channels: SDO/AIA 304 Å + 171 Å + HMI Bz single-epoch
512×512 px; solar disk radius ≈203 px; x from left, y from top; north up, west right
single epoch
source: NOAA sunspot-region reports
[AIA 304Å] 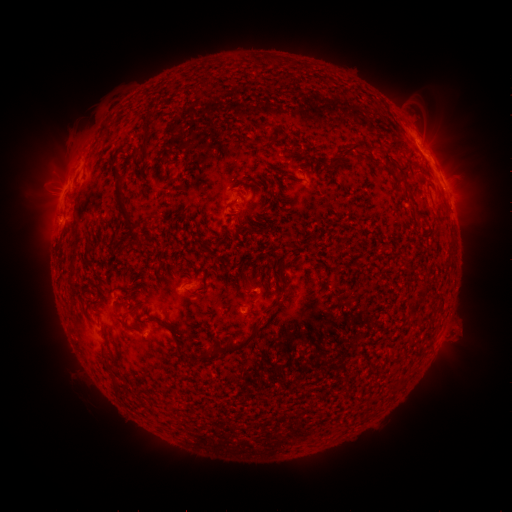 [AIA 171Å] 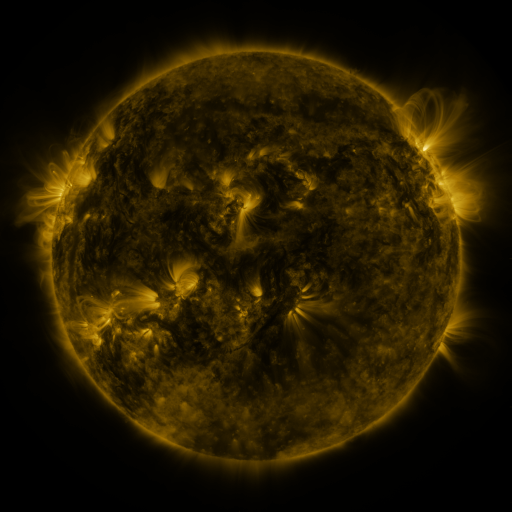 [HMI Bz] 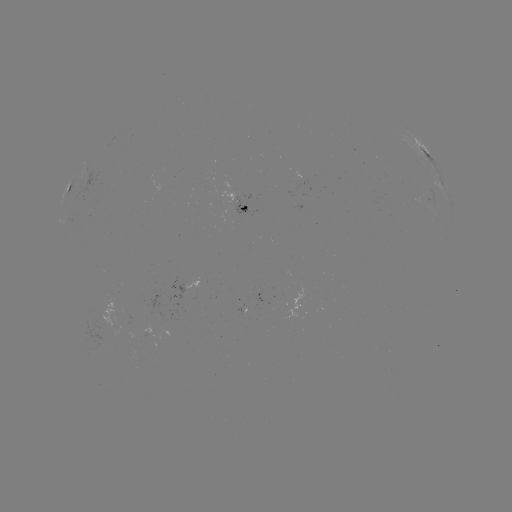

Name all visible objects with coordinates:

---+---

Task instructions:
Please find every line in the data above that contains the string 'single' and copy each of those lines.

Answer below:
channels: SDO/AIA 304 Å + 171 Å + HMI Bz single-epoch
single epoch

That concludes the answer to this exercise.